Yes, my own list is the first one and my children’s is the second.
And yet it is my firm belief that I heal more deeply when I admit that the patterns I recieved I participated in passing along to my children. My relationship addiction with its many screaming conflicts, threats, slamming doors and running away, the almost constant financial uncertainty, housing insecurity, my churning through friendships/relationships/family connections as I tried to learn the difference between walls-vs-enmeshment and what the heck is a boundary.… Quite literally the consequences of terrible abuse in my childhood has flowed down to the hurt-person-I-was hurting those I love the most.

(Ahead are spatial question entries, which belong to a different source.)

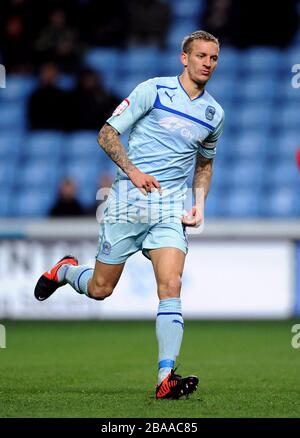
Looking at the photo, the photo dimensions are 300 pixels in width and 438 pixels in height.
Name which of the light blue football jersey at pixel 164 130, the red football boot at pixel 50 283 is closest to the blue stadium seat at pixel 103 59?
the red football boot at pixel 50 283

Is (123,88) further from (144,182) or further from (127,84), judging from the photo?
(144,182)

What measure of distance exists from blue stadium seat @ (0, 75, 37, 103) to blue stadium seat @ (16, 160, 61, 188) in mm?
1289

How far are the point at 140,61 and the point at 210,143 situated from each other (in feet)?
34.3

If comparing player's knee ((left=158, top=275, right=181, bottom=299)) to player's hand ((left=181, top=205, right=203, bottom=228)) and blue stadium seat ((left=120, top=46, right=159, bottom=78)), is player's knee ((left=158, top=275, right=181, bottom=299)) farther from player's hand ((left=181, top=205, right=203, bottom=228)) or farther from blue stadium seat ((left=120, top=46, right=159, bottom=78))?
blue stadium seat ((left=120, top=46, right=159, bottom=78))

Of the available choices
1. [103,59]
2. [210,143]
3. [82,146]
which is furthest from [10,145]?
[210,143]

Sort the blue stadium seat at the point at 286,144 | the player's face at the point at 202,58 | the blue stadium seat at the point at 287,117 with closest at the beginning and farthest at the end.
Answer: the player's face at the point at 202,58 < the blue stadium seat at the point at 286,144 < the blue stadium seat at the point at 287,117

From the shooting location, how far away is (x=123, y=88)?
55.5 feet

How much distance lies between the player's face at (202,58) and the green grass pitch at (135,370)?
1860 millimetres

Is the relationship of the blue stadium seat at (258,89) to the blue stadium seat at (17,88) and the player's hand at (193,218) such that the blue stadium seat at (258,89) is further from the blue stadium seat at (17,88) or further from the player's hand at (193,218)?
the player's hand at (193,218)

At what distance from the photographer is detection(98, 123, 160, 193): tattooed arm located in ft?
21.0

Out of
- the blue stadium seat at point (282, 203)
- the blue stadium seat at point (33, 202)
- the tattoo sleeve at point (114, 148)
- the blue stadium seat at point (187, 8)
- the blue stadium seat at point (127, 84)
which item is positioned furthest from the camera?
the blue stadium seat at point (187, 8)

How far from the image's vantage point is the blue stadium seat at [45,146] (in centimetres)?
1642

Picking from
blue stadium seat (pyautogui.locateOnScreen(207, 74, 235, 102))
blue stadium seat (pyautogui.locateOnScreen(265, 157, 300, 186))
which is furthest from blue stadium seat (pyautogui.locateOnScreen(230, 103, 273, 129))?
blue stadium seat (pyautogui.locateOnScreen(265, 157, 300, 186))

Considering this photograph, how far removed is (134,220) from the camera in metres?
6.83
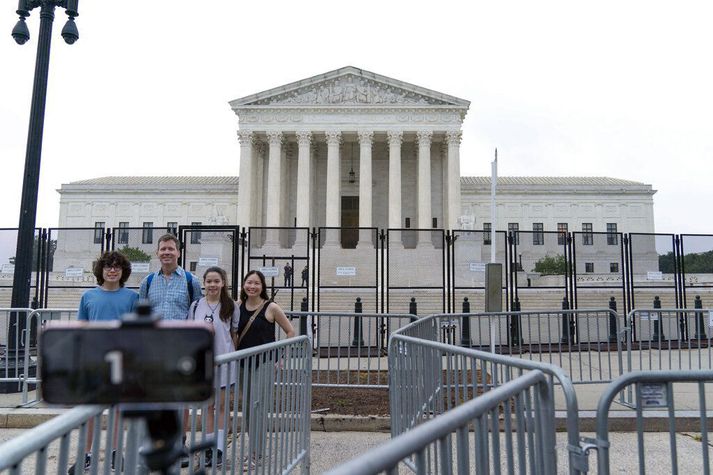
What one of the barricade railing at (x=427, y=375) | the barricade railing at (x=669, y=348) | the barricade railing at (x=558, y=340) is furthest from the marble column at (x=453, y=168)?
the barricade railing at (x=427, y=375)

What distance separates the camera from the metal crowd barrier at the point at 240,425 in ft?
6.07

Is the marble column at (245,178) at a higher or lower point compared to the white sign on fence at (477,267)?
higher

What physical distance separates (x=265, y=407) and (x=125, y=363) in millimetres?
3263

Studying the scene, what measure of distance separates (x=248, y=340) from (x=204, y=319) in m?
0.55

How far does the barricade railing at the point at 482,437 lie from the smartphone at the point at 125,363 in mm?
488

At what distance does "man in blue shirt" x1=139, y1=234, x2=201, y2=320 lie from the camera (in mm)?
5176

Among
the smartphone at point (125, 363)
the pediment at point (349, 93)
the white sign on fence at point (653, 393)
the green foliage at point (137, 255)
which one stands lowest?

The only way this apple (me!) grows a new Apple Tree in a whole new safe meadow is to aknowledge that I have had to cut down my own tree, roll even further away and start growing all over again, several times over. This process of healing in and of itself causes trauma.
Here is how I’ve blunted the force of that ongoing trauma for my own children.
Since my girls were toddlers I’ve looped in safe, supportive, honest (to the point of telling me when I am being harmful!) people deep into our family—both accountability partners walking alongside to counselors and support groups and training groups and other forms of ongoing self education. While I learned long ago that indiscriminate sharing is counterproductive I also determined to never have secrets that only our nuclear family knows.
Does this mean my own children don’t feel the trauma? No! What it does mean is that as we hurt each other we participate in healing each other too.
What does this have to do with comparisons and feeling unworthy? Or with justifying my years of messy recovery?
The way I keep moving forward is by reminding myself that healing is the only loving choice I can make. When I am a knowledge my trauma and the pain it’s caused me, I can’t turn a blind eye to the pain I’ve caused. This helps me accept the years of non-functioning and the grief of the destruction I left in my wake during my most-reactive times. Forgiving myself, expanding my own ability to practice giving love and connection as I practice receiving them, is transforming a legacy of trauma into one of healing.
None of this is easy. All of it is priceless.